Jika kita mencermati cerita ini, maka beberapa hal yang dapat kita pelajari adalah:
Pertama, sebagai seorang yang sudah tua, juga sebagai suami dari istrinya, ayah dari anak-anaknya dan mertua dari pada menantunya, tindakan Nuh yang mabuk sampai menjadi telanjang sungguh tidak dapat diteladani. Tindakan yang dilakukannya jelas memalukan dan menjatuhkan martabatnya sebagai orang yang sebelumnya dikenal sebagai seorang yang benar dan tidak bercela di antara orang sezamannya (Kej. 6:9).
Kedua, tindakan Ham yang mengolok-olok ayahnya dan menceritakan hal tersebut kepada saudara-saudaranya, jelaslah merupaan tindakan yang tidak terpuji. Tidak mencerminkan etika kesopanan anak terhadap orang tuanya.

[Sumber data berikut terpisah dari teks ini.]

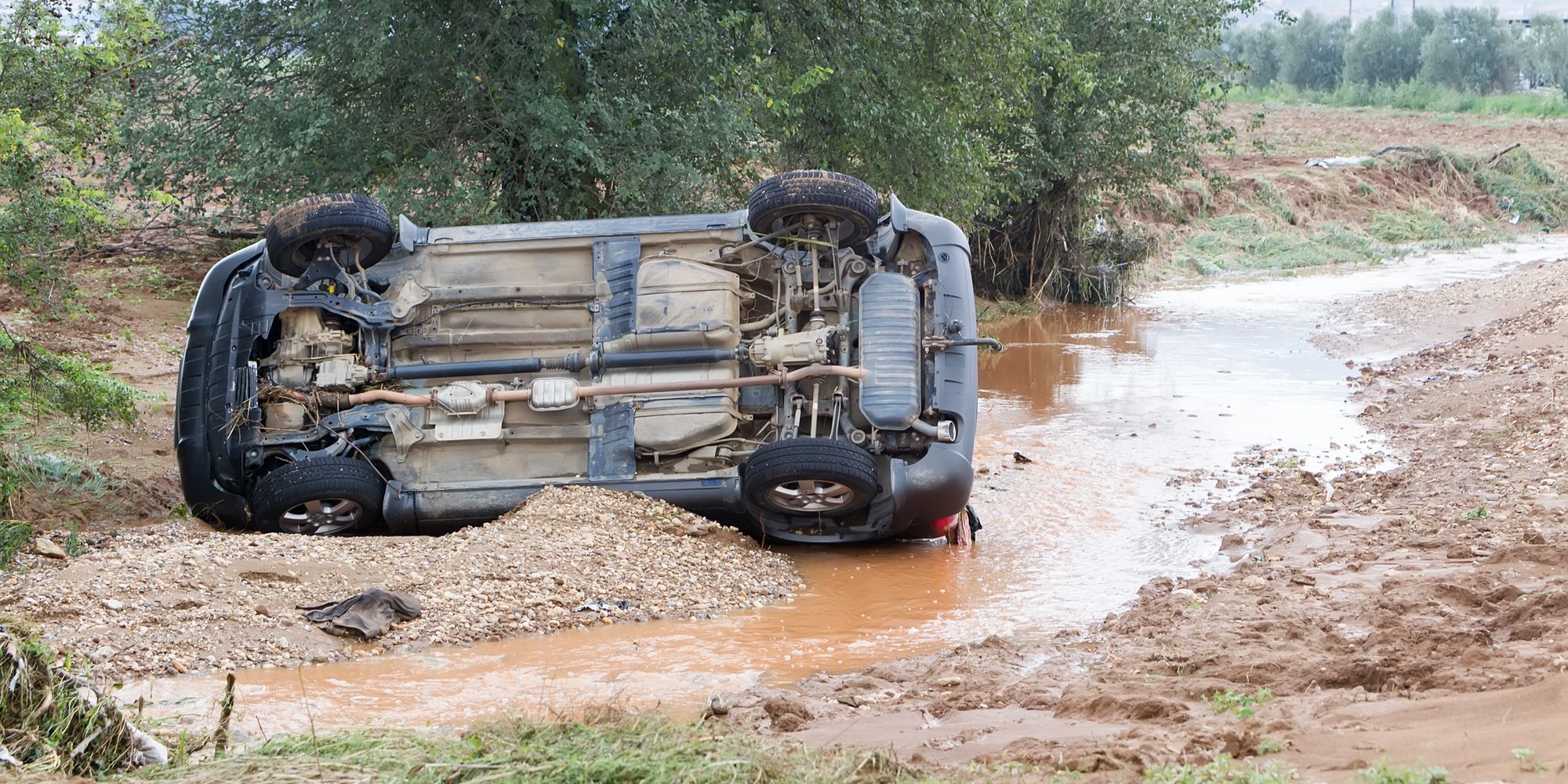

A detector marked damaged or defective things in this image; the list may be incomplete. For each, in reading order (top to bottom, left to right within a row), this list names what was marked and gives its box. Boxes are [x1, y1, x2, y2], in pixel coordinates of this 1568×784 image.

overturned vehicle [178, 170, 985, 546]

Ketiga, tindakan langsung dari Nuh dengan mengutuk anaknya bukanlah tindakan bijak sebagai seorang ayah. Kutukan ini jelas disebabkan oleh kemarahan yang tidak terkontrol dari Nuh karena perasaan malu di hadapan keluarganya. Kutukan yang semestinya tidak keluar, sebab perasaan malu itu pada dasarnya bersumber dari perilakunya sendiri yang tidak dapat diteladani.
Keempat, tindakan dari Sem dan Yafet merupakan tindakan yang paling bijaksana. Sebagai anak-anak, mereka berupaya agar nama baik keluarga merea tetap diutamakan dengan segera mencegah agar supaya ayahnya tidak menjadi bahan olok-olok di hadapan istri mereka masing-masing.

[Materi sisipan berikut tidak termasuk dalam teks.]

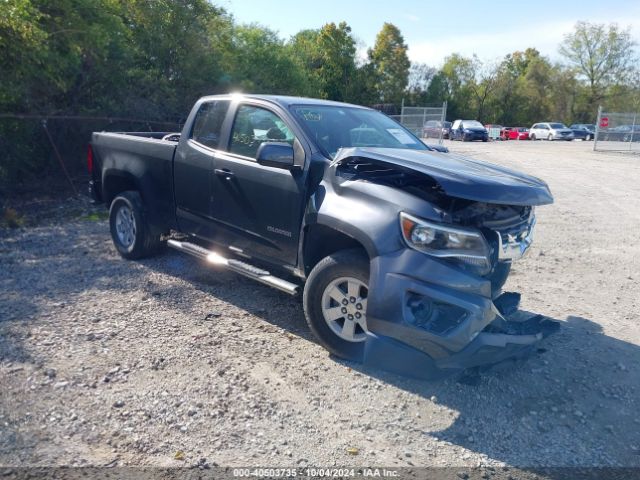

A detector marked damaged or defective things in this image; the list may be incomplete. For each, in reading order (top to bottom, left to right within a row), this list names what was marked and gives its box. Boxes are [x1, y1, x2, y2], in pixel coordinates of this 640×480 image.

damaged chevrolet colorado [87, 94, 556, 378]
crumpled hood [332, 146, 552, 206]
broken headlight [398, 213, 492, 276]
crushed front bumper [362, 249, 556, 380]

                Mencermati bacaan kita ini marilah kita bersama-sama sebagai lelaki yang bersikap selayaknya lelaki, belajar dari Nuh dan juga belajar dari Ham, terlebih belajar dari Sem dan Yafet. Dalam hal ini perilaku bodoh yang kita buat dapat membuat kita menjadi lupa diri dan tentu saja membuat kita akan menjadi malu pada akhirnya nanti. Kita juga hendaknya belajar dari Ham, agar supaya kita tidak bertindak seperti dirinya yang malah mengolok-olok ayahnya. Dalam hal ini. Mari kita belajar mengikuti perilaku Sem dan Yafet yang tahu menempatkan diri sebagai seorang anak dari ayahnya dan suami dari istri mereka masing-masing. Tindakan yang sungguh sangat bijaksana.